PC-IMV provided less V T and P L than the other modes, but patient inspiratory effort frequently increased either because of the lack of synchronization between the patient and the ventilator or, more likely in some patients, because insufficient setting of mechanical ventilation was provided, increasing the drive to breathe [34, 35]. Calzia et al. [31] also found that PTPes increased during PC-SIMV in comparison with PSV. Appropriate titration of sedative/analgesic drugs and/or adaptation of the level of ventilation (i.e. using higher respiratory rate) may alleviate the patient’s high inspiratory drive. This strategy should be considered when using partially or non-synchronized modes. Other approaches for alleviating patient inspiratory effort such as using higher PEEP, extracorporeal carbon dioxide removal, or partial neuromuscular blockade [36] may need to be explored in the future. In our study, we did not modify the backup respiratory rate, which was probably insufficient during this mode in some patients. Strong spontaneous efforts may worsen lung injury and overstretch the dependent lung zones because of a pendelluft phenomenon, especially when severe lung injury is present [25, 37]. A study by Güldner et al. [38] demonstrated that spontaneous ventilation during APRV improved oxygenation and reduced lung stress and strain regardless of the level of spontaneous effort. This latter finding may be explained by lowering V T and P L with non-synchronized mode. Spontaneous breathing during non-synchronized mode is recommended to be in the range of 10–30% of total minute ventilation to improve ventilation/perfusion matching and gas exchange and to avoid excessive work of breathing [39, 40]. In our study 16.7% of spontaneous breathing during PC-IMV is consistent with this suggestion to keep spontaneous breathing less than 30%. Thus, maintaining the advantages of non-synchronized modes while avoiding high respiratory effort merits to be attempted.

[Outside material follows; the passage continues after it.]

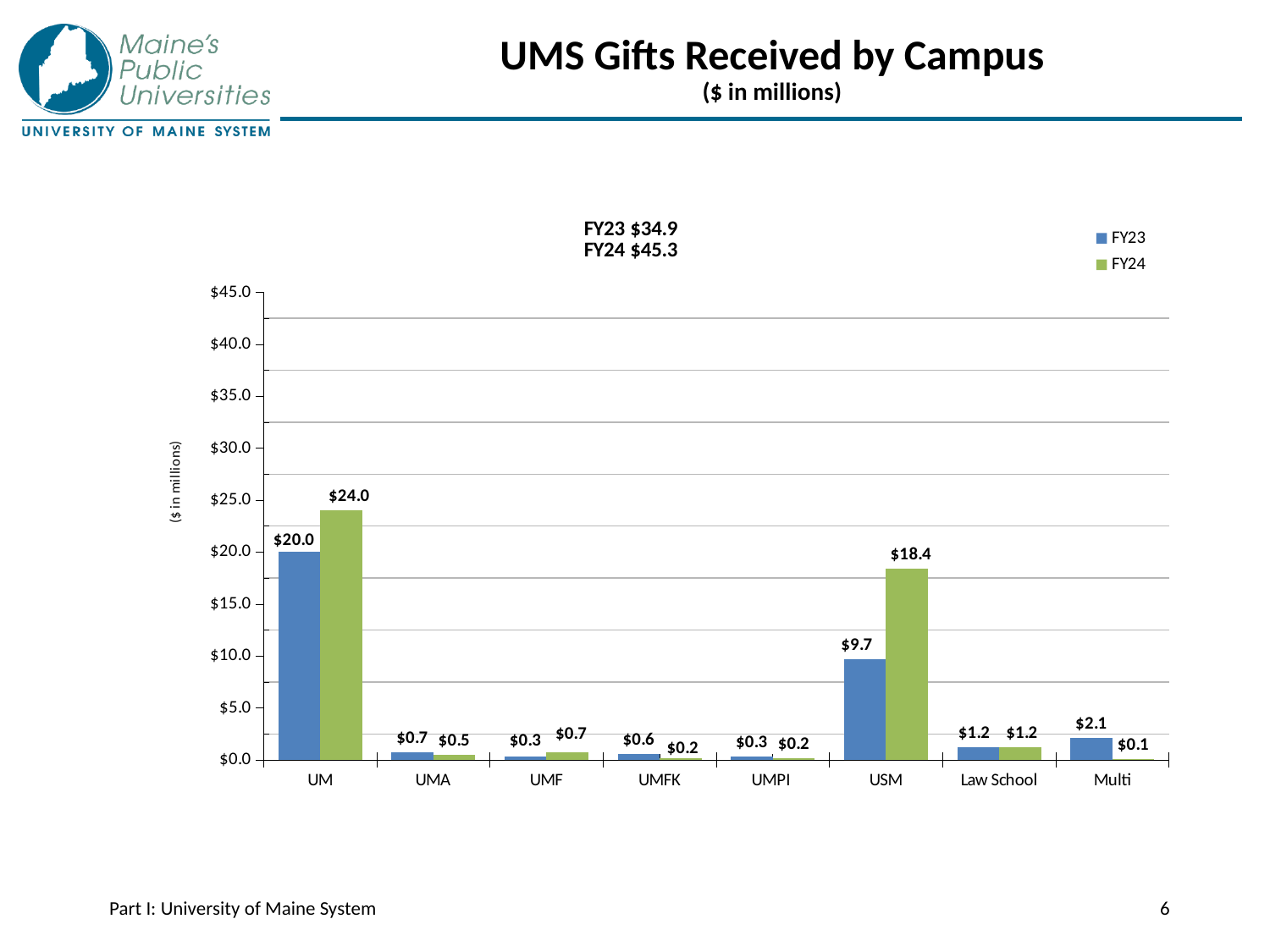
Is the FY24 value for USM greater or less than $15.0? greater What is the title of the chart? UMS Gifts Received by Campus What is the difference between the FY24 and FY23 values for USM? $8.7 What is the FY23 value for USM? $9.7 Which is larger for UMFK, the FY23 value or the FY24 value? FY23 What is the FY24 value for UM? $24.0 How many campus categories are shown on the x axis? 8 What is the FY24 value for Multi? $0.1 Which campus has the lowest FY24 value? Multi What kind of chart is shown on the slide? bar chart How many series does the legend list? 2 Which campus has the highest FY24 value? UM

Of note, calculations of work of breathing using Campbell’s diagram and PTPes are the gold standard for evaluating patient’s inspiratory effort but these techniques are not available at the bedside. P 0.1 is a simple and noninvasive method, available on most modern ventilators, which evaluates the respiratory center drive [41]. Our study showed a good correlation between P 0.1 and PTPes, confirming the results of previous studies conducted in different populations and with various ventilator modes [42,43,44]. We need to confirm that P 0.1 can be a good surrogate marker of patient’s excessive inspiratory effort but it shows promising results to be used by clinicians to indicate when excessive levels of effort occur.

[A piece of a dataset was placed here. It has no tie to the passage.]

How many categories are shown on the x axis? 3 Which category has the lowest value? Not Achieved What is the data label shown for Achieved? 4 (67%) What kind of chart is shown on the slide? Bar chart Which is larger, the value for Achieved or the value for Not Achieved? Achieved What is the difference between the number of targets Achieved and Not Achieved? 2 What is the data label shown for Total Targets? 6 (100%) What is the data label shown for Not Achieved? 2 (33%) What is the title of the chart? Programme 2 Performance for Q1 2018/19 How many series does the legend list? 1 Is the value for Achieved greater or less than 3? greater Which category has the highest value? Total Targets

Our study is a short-term physiologic study and clinical outcomes were not evaluated, which limit the clinical conclusions that can be inferred from the study. The APRV mode used in this study was set to mimic the conventional ventilator setting. We did not measure respiratory mechanics to avoid sedation that may affect spontaneous breathing. We also did not measure biomarkers to assess the effect of inspiratory synchronization on lung injury. We need investigation in larger clinical studies and for longer periods of time to evaluate the impact of different types of PC mode, but we believe these data are useful to better understand how these modes can be used.

Conclusions

Non-synchronized PC ventilation provides less V T, lower P L and more breath to breath variability than partially and fully synchronized modes, despite identical ventilator settings. In this regard, this mode may help to protect the lungs and its use as a transition mode, between fully controlled ventilation and the resumption of spontaneous efforts. The risk is to increase patient’s effort, and therefore, a close monitoring of respiratory drive as well as acid–base and ventilation status is needed.